* **EXTRACTED ENTRIES**
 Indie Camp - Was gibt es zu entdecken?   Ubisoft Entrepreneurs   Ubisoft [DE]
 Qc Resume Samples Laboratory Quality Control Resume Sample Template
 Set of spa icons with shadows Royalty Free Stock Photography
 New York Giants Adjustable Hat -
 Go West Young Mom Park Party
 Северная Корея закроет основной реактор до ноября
==
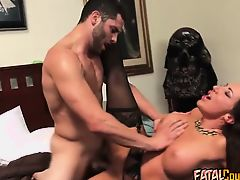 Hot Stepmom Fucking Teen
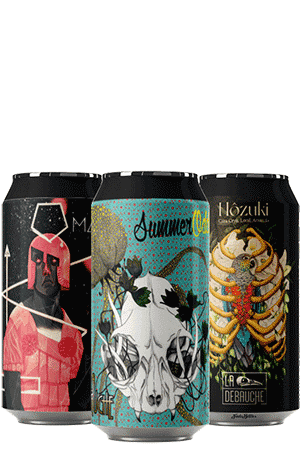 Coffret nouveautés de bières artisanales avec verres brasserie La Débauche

* **EXERCISE DETAILS**
Repeat exactly the lines above from the one with "Indie Camp - Was" up to and including the one with "Северная Корея закроет". No other line belongs in the reply.

* **WRITTEN REPLY**
 Indie Camp - Was gibt es zu entdecken?   Ubisoft Entrepreneurs   Ubisoft [DE]
 Qc Resume Samples Laboratory Quality Control Resume Sample Template
 Set of spa icons with shadows Royalty Free Stock Photography
 New York Giants Adjustable Hat -
 Go West Young Mom Park Party
 Северная Корея закроет основной реактор до ноября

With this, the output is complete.